操作说明:
请将下方记录中从含有"From the group"的那一行开始，一直到含有"30.6 meters"的那一行为止的各行原样重写一遍，首尾两行都包括在内。

输入:
>>>>>

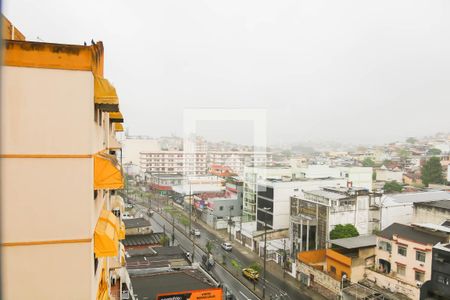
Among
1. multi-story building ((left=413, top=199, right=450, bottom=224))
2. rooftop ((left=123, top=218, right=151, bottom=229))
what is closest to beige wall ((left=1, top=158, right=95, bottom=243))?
multi-story building ((left=413, top=199, right=450, bottom=224))

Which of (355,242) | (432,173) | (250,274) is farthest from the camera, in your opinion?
(432,173)

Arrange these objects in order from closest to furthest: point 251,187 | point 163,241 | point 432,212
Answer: point 432,212 → point 163,241 → point 251,187

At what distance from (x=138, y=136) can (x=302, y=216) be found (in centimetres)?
2611

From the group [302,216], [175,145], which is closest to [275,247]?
[302,216]

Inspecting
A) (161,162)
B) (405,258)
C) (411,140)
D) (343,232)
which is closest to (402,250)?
(405,258)

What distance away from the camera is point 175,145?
30.6 meters

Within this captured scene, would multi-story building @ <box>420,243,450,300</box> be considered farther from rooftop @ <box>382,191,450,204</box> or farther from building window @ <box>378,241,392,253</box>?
rooftop @ <box>382,191,450,204</box>

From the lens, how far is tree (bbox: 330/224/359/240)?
31.1 ft

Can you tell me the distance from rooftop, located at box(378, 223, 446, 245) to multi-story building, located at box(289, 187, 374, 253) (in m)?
1.90

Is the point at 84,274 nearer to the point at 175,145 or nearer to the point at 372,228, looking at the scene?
the point at 372,228

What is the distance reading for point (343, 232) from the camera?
31.1ft

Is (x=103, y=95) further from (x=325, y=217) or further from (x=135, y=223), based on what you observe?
(x=135, y=223)

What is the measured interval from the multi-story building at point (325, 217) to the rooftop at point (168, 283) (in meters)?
4.42

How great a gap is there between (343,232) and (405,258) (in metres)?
2.17
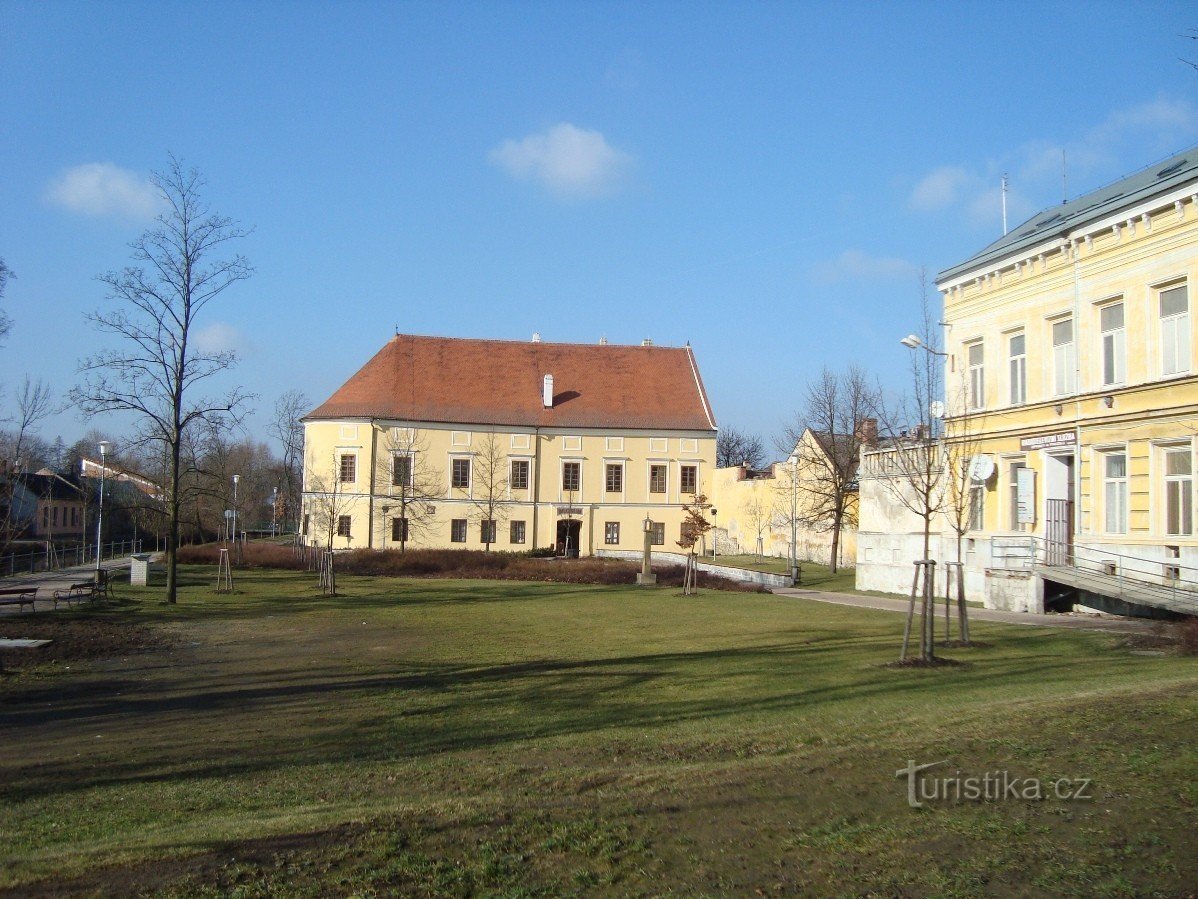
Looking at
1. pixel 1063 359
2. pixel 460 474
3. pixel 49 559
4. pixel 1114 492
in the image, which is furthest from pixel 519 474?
pixel 1114 492

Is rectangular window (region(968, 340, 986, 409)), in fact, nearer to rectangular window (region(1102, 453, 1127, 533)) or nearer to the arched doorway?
rectangular window (region(1102, 453, 1127, 533))

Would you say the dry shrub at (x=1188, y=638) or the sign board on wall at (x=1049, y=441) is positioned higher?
the sign board on wall at (x=1049, y=441)

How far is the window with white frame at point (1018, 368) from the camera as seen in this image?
26.4 metres

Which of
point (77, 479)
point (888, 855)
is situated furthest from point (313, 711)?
point (77, 479)

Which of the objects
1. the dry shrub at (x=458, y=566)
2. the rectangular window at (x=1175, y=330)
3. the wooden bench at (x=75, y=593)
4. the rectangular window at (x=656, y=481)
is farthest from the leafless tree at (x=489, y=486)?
→ the rectangular window at (x=1175, y=330)

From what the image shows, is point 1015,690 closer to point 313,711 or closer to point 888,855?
point 888,855

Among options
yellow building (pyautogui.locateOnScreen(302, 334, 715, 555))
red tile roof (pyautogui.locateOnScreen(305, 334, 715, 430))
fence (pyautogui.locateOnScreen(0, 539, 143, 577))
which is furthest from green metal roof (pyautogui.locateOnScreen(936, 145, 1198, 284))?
red tile roof (pyautogui.locateOnScreen(305, 334, 715, 430))

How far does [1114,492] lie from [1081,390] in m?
2.63

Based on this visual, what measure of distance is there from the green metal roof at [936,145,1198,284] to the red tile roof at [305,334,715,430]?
Result: 42.4 metres

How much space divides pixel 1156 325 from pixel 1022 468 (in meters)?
5.83

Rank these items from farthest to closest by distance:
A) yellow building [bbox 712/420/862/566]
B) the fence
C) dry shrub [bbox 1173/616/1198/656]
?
yellow building [bbox 712/420/862/566], the fence, dry shrub [bbox 1173/616/1198/656]

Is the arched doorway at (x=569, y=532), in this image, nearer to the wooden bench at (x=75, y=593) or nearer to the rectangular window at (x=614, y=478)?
the rectangular window at (x=614, y=478)

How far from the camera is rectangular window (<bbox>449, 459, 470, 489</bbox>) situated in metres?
68.4

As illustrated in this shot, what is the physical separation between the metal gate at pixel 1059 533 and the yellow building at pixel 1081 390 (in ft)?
0.12
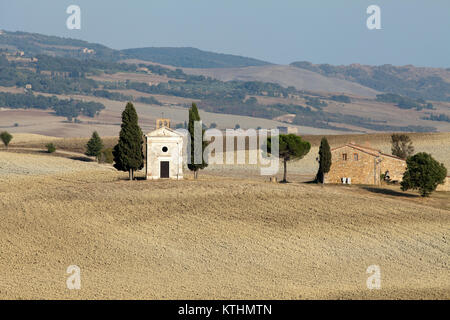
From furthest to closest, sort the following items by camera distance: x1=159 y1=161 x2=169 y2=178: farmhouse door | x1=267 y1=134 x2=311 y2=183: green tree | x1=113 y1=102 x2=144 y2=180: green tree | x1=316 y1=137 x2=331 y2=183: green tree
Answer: x1=267 y1=134 x2=311 y2=183: green tree
x1=316 y1=137 x2=331 y2=183: green tree
x1=159 y1=161 x2=169 y2=178: farmhouse door
x1=113 y1=102 x2=144 y2=180: green tree

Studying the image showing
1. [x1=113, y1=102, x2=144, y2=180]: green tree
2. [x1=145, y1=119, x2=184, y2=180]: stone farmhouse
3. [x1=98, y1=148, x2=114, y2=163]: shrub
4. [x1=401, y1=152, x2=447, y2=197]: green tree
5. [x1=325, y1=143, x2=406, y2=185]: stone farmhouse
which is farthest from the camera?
[x1=98, y1=148, x2=114, y2=163]: shrub

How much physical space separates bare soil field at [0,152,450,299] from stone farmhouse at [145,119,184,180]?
3273 millimetres

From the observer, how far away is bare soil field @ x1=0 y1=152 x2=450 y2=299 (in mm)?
45562

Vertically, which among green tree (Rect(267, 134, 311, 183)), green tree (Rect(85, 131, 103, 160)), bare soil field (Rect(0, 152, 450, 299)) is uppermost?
green tree (Rect(267, 134, 311, 183))

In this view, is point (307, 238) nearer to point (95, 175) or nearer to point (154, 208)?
point (154, 208)

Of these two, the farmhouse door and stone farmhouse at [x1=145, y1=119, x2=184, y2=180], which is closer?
stone farmhouse at [x1=145, y1=119, x2=184, y2=180]

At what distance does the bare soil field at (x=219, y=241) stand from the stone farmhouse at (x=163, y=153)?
3273 millimetres

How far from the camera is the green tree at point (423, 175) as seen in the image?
8031 centimetres

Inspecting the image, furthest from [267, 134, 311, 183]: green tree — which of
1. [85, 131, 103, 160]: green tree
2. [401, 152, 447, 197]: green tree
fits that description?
[85, 131, 103, 160]: green tree

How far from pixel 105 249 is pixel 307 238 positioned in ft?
50.3

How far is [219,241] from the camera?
2291 inches

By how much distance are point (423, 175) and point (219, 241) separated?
30.7 m

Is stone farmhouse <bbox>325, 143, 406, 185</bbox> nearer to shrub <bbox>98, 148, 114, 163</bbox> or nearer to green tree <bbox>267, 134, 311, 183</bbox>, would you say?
green tree <bbox>267, 134, 311, 183</bbox>
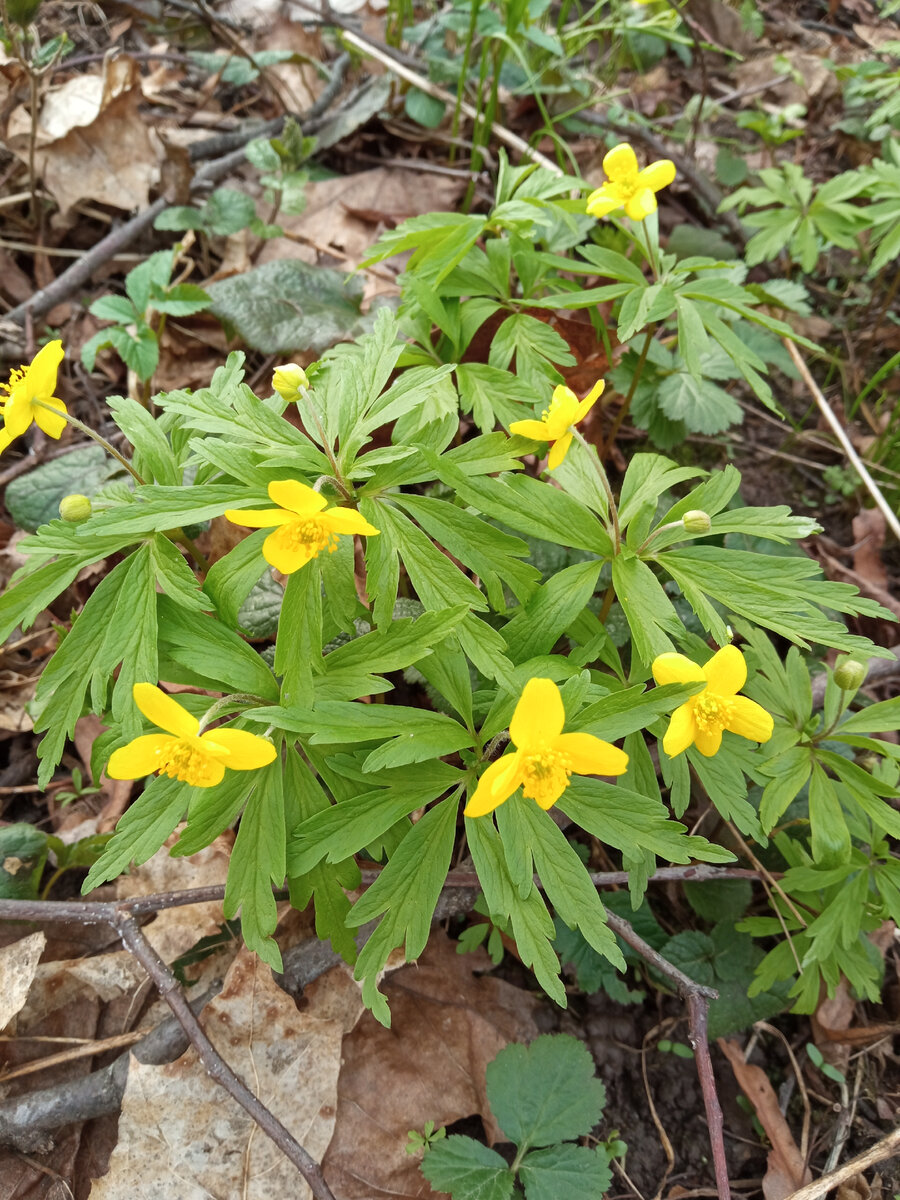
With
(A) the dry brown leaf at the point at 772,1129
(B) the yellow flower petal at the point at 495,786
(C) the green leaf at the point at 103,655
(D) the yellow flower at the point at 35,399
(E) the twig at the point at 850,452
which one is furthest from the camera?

<<<<<

完成练习:
From the group [302,216], [175,145], which is closest to [275,247]?
[302,216]

Inspecting
A) (161,162)
B) (405,258)
C) (411,140)
D) (343,232)
which is closest to (402,250)?
(405,258)

What distance away from the camera is point 175,145?
30.6 meters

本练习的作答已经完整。